**Recorded data**
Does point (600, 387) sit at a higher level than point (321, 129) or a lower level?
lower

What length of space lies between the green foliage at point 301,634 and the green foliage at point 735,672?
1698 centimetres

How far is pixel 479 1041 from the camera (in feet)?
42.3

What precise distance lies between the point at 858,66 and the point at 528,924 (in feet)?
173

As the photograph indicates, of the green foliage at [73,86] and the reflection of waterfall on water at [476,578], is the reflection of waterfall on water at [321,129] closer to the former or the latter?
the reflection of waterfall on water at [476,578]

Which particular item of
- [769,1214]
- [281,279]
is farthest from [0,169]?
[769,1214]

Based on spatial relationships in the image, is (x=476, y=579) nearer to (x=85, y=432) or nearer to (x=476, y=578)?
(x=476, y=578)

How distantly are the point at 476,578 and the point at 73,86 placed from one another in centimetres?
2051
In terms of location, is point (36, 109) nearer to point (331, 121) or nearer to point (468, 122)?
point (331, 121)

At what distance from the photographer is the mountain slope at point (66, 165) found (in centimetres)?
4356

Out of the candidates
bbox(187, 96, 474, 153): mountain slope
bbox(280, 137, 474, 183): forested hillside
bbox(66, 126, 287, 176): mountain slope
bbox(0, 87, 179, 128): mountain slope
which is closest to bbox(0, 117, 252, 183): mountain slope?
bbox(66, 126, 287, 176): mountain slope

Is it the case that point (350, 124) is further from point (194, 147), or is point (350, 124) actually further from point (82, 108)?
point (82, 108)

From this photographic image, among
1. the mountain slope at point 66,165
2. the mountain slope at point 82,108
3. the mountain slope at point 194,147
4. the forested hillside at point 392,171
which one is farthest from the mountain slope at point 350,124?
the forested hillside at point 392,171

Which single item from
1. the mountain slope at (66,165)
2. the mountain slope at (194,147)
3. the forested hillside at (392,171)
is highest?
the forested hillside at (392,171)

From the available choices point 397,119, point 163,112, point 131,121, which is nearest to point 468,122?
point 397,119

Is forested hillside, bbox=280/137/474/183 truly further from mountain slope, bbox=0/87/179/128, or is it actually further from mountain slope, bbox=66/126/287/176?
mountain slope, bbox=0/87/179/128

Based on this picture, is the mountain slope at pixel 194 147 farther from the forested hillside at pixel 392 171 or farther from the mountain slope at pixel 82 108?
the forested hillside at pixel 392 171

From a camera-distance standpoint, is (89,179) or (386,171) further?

**Required work**
Quote exactly what appears from the line containing "Which single item from" through the final line of the listing above, including both of those lines.

**Completed exercise**
Which single item from
1. the mountain slope at (66,165)
2. the mountain slope at (194,147)
3. the forested hillside at (392,171)
is highest?
the forested hillside at (392,171)

From the available choices point 397,119, point 163,112, point 131,121, which is nearest to point 468,122?
point 397,119

Is forested hillside, bbox=280/137/474/183 truly further from mountain slope, bbox=0/87/179/128, or is it actually further from mountain slope, bbox=66/126/287/176?
mountain slope, bbox=0/87/179/128

Based on this picture, is the mountain slope at pixel 194 147 farther from the forested hillside at pixel 392 171 or farther from the mountain slope at pixel 82 108?
the forested hillside at pixel 392 171

From a camera-distance standpoint, is (89,179) or (386,171) further?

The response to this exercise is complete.